— start DOCUMENT EXTRACT —

1. Get an air blast or fogbuster type thing rigged up to clear chips and, more importantly, to stop chip welding.

2. Use *sharp* tools.  Sharp tools reduce cutting pressure, thus lowering required axis motor torque at a given chip load and feed rate.  HSS can sometimes be sharper than carbide.  On the other hand, using special coatings (ZrN) can significantly reduce chip welding to the tool, and I don't know of HSS tools with ZrN coating - so you're back to carbide, maybe.  I prefer carbide because it's stiffer, but I've got a wicked 1/2" HSS rougher that plows through aluminum for roughing passes.

3. If you can find radius corner tools, use them.  Even just a 0.005" radius is better than dead-sharp.  A sharp-corner end mill will dull in the corners, and a dull corner requires higher axis motor torque than a sharp radius corner end mill.

4. Consider using rougher or 'corn cob' tools if you can find them in the small sizes you probably need.  The individual teeth penetrate the material more freely than a normal endmill - they simply cut with less tool pressure.  If you need a better surface finish, do a second pass with a regular endmill to get rid of the cut lines the rougher left.

If you get the air blast thing rigged up you can stick with HSS and use really sharp tools.

This is, essentially, a long-winded repeat of what the other folks have suggested, but a bit of understanding why the stepper is losing steps at high speeds may help with future cuts.


----------



## agfrvf (Mar 26, 2018)

Another thing to note the hotter the steppers get the less torque you have and more likely to skip. The longer you run the more heat soak you get.


----------



## Boswell (Mar 26, 2018)

I have never heard about the heat causing missing steps. Many times I have run my Mill for 8 hours at a time and the steppers can get warm to the touch but I never had a problem with missing steps.


----------



## j ferguson (Mar 26, 2018)

thank you all for your very thorough treatment of my problem.  I'm on a trip and will respond in more detail when I get home.

John


----------



## j ferguson (Mar 28, 2018)

I'm home.  I have time to get into the torque curves for my steppers, and find some radiused cutters.  Initially looking at corn-cob roughing mills, is it possible that they are intended for steel nad other harder materials not aluminum?  Maybe I need to lookmore carefully. 
Bob Warfield, of G-Wizard has just published a fairly extensive guide to cutting aluminum with a CNC router. It looks pretty good.

So thank you again, gentlemen.  I think I have a path to get me to cutting aluminum with my 6040.

best regards,

John


----------



## spumco (Mar 28, 2018)

Here are a couple that should work like a champ:
https://www.travers.com/3-flute-m42-8-cobalt-roughing-finishing-single-end-mill/p/08-194-020/
https://www.travers.com/single-flute-solid-carbide-router/p/21-101-213/


----------



## j ferguson (Mar 28, 2018)

wow spumco. thanks much.  I was reading up on datron cutters before discovering that I couldn't find a source in the US. I found a similar roughing cutter with a 1/4 inch shank which will fit my machine. Bingo.

— end DOCUMENT EXTRACT —
— start RAW RECORDS —

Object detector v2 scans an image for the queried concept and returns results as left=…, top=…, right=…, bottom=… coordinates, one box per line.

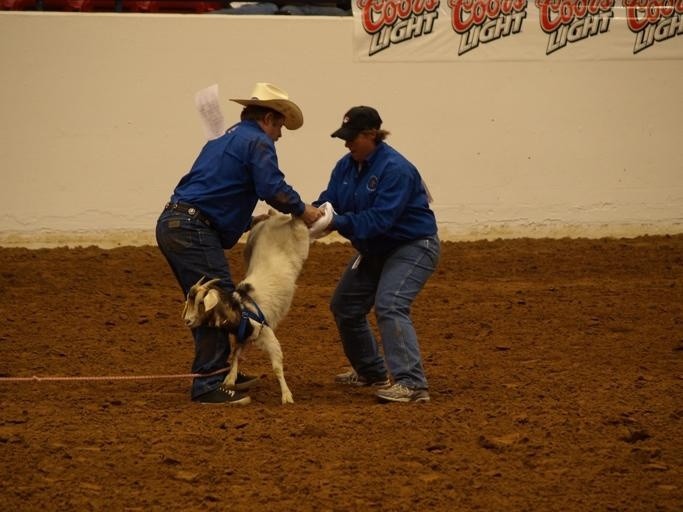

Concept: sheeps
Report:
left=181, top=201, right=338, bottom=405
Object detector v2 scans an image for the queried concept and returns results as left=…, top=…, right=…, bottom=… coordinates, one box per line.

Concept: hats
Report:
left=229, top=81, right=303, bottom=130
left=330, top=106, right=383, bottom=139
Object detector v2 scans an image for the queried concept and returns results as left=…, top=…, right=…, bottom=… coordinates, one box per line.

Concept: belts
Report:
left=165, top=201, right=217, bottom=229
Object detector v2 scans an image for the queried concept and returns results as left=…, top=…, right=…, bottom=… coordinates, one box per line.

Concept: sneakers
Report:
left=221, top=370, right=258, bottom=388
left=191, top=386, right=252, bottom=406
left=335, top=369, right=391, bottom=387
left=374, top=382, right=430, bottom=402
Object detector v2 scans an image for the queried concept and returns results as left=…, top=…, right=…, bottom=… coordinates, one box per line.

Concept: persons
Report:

— end RAW RECORDS —

STATED GOAL ::
Transcribe everything in the aluminum-milling thread from "## j ferguson (Mar 26, 2018)" down to "to lookmore carefully.".

RIGHT ANSWER ::
## j ferguson (Mar 26, 2018)

thank you all for your very thorough treatment of my problem.  I'm on a trip and will respond in more detail when I get home.

John


----------



## j ferguson (Mar 28, 2018)

I'm home.  I have time to get into the torque curves for my steppers, and find some radiused cutters.  Initially looking at corn-cob roughing mills, is it possible that they are intended for steel nad other harder materials not aluminum?  Maybe I need to lookmore carefully.